A campus prayer vigil for healing and hope was held on Feb. 23 in the Mission Church.
DRIVE CHANGE HERE AND AROUND THE GLOBE
“Not only is this a special place, but Santa Clara is located in an extraordinary spot on the globe,” Fr. Engh said. SCU’s ambitious plans are a way of challenging the University to “do something great.” Silicon Valley is “a rare ecosystem of venture capital, creativity, risk, and genius,” Fr. Engh said, and Santa Clara is “called to greatness of study and research and creativity; great engagement of imagination, a worldview that is expansive and passionate” and one that is “alive to the challenges and needs of our planet, our society, and the greatest needs of God’s people.”
He told stories: of accompanying Frederick Ferrer ’80, president of the Health Trust, “on a tour of one of the largest homeless encampments in San Jose, known as the Jungle. He introduced me to homeless advocates, county medical personnel, volunteers, and inhabitants of this sprawling camp of 300 to 400 residents. Our visit took place just days before the camp was bulldozed and the residents dispersed to find other shelter wherever they could.”

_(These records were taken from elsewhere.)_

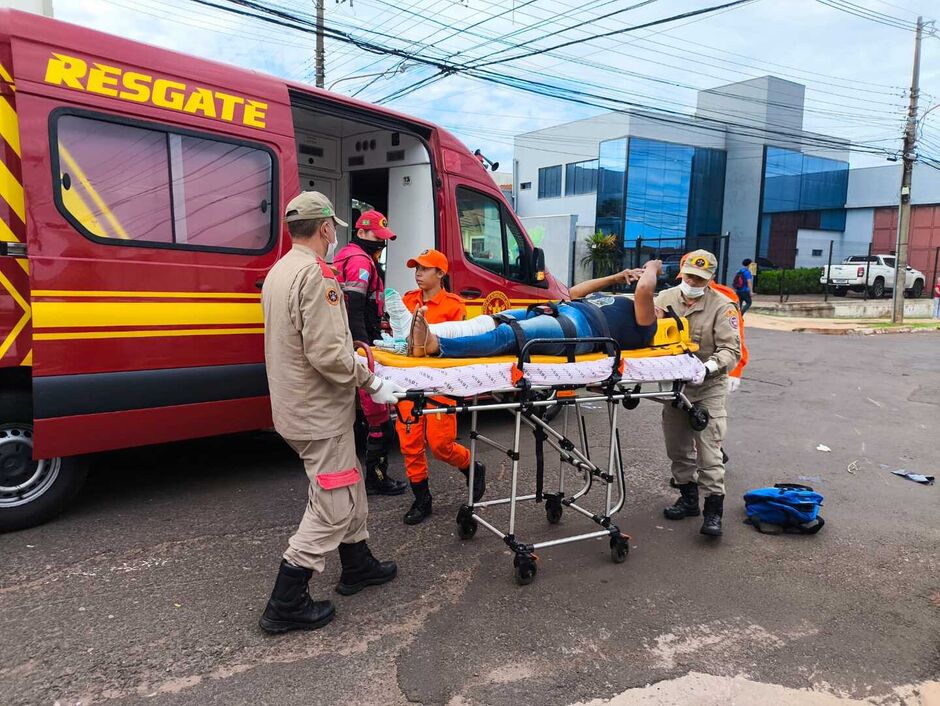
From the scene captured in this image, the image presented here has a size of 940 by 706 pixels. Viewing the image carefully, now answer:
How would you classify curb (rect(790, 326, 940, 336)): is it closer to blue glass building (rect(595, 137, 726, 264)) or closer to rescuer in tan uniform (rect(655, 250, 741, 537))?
rescuer in tan uniform (rect(655, 250, 741, 537))

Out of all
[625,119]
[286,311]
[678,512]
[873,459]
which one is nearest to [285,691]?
[286,311]

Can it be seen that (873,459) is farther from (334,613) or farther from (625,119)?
(625,119)

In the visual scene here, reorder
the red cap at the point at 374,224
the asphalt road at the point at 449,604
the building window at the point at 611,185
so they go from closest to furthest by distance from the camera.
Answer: the asphalt road at the point at 449,604 → the red cap at the point at 374,224 → the building window at the point at 611,185

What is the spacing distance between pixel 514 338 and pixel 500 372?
1.01 ft

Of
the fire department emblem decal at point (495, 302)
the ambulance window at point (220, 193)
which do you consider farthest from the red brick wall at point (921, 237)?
the ambulance window at point (220, 193)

Curbing homelessness “requires serious and prolonged thought, deep study, and great compassion to produce solutions that so far have eluded American society. And why not Santa Clara University to engage in such an issue?” he asked.

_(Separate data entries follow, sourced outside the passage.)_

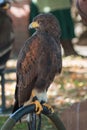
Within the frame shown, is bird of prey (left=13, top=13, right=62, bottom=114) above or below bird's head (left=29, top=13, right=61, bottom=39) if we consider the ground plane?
below

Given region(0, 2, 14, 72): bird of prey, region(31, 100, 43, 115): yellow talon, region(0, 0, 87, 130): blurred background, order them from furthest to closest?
region(0, 0, 87, 130): blurred background, region(0, 2, 14, 72): bird of prey, region(31, 100, 43, 115): yellow talon

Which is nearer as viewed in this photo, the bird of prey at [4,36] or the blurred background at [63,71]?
the bird of prey at [4,36]

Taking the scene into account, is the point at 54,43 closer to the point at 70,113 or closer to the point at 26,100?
the point at 26,100

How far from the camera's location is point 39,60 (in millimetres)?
2742

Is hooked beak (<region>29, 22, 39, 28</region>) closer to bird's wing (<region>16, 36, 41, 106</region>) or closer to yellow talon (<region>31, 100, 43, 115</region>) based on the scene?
bird's wing (<region>16, 36, 41, 106</region>)

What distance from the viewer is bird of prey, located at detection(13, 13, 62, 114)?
2.69 metres

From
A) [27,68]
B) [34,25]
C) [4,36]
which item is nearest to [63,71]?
[4,36]

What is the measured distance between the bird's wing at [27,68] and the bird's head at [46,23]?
0.07 meters

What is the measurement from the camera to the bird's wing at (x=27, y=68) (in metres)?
2.71

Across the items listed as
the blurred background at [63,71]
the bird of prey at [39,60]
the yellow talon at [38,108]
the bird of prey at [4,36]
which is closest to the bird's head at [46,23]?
the bird of prey at [39,60]

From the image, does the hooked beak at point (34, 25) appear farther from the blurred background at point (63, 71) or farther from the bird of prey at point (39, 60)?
the blurred background at point (63, 71)

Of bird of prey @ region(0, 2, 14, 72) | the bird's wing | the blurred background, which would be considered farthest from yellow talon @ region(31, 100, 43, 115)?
bird of prey @ region(0, 2, 14, 72)

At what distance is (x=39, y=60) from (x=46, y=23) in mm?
211

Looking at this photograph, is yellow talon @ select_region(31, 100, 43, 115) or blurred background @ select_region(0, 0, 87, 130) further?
blurred background @ select_region(0, 0, 87, 130)
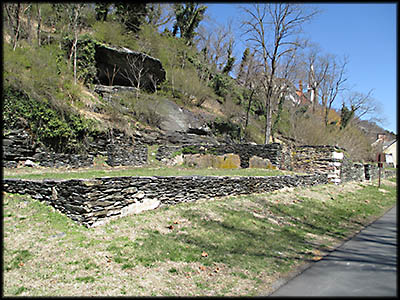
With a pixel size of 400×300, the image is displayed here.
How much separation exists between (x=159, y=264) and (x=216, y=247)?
1.41 metres

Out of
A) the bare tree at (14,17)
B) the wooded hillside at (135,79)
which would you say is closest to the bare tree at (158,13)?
the wooded hillside at (135,79)

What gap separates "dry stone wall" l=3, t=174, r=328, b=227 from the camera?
19.9ft

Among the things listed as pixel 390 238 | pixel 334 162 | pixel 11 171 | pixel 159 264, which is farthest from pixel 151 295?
pixel 334 162

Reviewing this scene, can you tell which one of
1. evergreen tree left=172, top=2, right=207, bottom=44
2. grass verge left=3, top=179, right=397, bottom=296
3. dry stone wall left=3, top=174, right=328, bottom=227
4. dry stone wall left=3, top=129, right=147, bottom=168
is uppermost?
evergreen tree left=172, top=2, right=207, bottom=44

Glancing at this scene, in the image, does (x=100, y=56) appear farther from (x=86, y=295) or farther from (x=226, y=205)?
(x=86, y=295)

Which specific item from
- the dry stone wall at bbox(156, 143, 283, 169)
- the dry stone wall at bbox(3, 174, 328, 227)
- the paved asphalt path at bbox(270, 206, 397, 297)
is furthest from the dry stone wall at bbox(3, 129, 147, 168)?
the paved asphalt path at bbox(270, 206, 397, 297)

“The local community also needs Santa Clara to work with its children,” Fr. Engh said—which SCU’s Ignatian Center for Jesuit Education, led by Michael C. McCarthy, S.J. ’87, M.Div. ’97, is doing through the Thriving Neighbors Initiative at Washington Elementary School in San Jose. The initiative brings together faculty, students, and staff along with parents and children at the elementary school, where Maria Arias Evans ’71 serves as principal.

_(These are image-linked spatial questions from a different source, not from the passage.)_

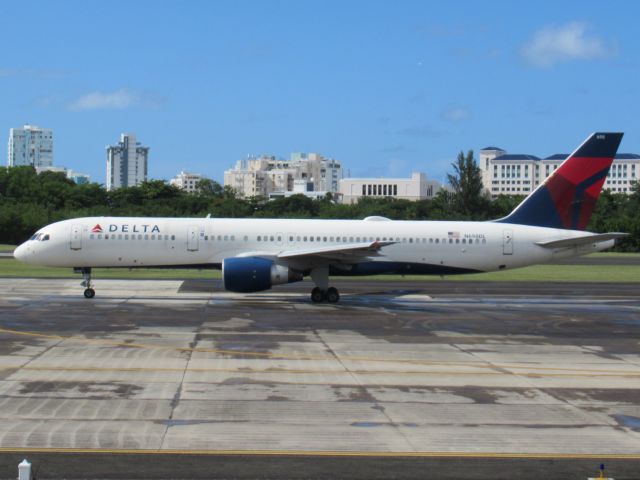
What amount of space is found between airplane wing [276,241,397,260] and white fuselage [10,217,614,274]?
0.50 metres

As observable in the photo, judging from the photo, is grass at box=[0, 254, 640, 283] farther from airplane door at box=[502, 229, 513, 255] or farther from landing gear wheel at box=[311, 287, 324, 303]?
landing gear wheel at box=[311, 287, 324, 303]

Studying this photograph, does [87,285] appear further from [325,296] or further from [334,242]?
[334,242]

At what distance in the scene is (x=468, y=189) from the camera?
128 m

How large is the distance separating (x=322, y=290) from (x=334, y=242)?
244cm

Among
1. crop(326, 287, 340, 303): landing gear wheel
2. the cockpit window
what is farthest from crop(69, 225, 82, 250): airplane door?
crop(326, 287, 340, 303): landing gear wheel

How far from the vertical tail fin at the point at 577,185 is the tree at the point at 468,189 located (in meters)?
87.1

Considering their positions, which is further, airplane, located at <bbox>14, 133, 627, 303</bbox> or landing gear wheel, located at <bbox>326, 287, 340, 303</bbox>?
landing gear wheel, located at <bbox>326, 287, 340, 303</bbox>

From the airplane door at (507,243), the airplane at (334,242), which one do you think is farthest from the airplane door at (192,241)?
the airplane door at (507,243)

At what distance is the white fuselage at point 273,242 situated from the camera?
34812 mm

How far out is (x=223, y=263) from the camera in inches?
1293

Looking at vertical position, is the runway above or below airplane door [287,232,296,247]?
below

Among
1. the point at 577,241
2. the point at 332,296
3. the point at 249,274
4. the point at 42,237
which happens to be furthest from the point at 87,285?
the point at 577,241

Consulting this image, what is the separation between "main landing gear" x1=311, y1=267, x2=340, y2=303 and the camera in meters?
35.1

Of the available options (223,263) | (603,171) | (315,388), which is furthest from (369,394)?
(603,171)
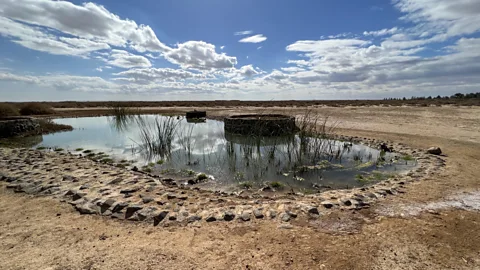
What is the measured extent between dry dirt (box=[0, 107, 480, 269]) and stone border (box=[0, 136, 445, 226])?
225mm

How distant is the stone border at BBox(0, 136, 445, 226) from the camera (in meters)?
4.02

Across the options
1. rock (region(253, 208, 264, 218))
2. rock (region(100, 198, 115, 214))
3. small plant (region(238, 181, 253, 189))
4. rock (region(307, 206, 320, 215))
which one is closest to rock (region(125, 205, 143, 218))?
rock (region(100, 198, 115, 214))

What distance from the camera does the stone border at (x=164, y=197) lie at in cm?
402

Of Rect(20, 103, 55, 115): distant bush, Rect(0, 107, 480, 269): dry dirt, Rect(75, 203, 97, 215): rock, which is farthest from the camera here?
Rect(20, 103, 55, 115): distant bush

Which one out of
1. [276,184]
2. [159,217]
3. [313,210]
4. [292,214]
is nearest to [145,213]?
[159,217]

SCU students in Engineering 111, STEM Outreach to the Community, work there under Associate Professor of Electrical Engineering Shoba Krishnan to teach principles of engineering to fifth and sixth graders. And students working with Associate Professor of Education Marco Bravo collaborated with five mothers “to design, implement, evaluate, and sustain an early literacy program for children.” One mother recounted that, through the use of personal iPads in the course, “her four-year old son—who had never learned to speak—pronounced his first words.”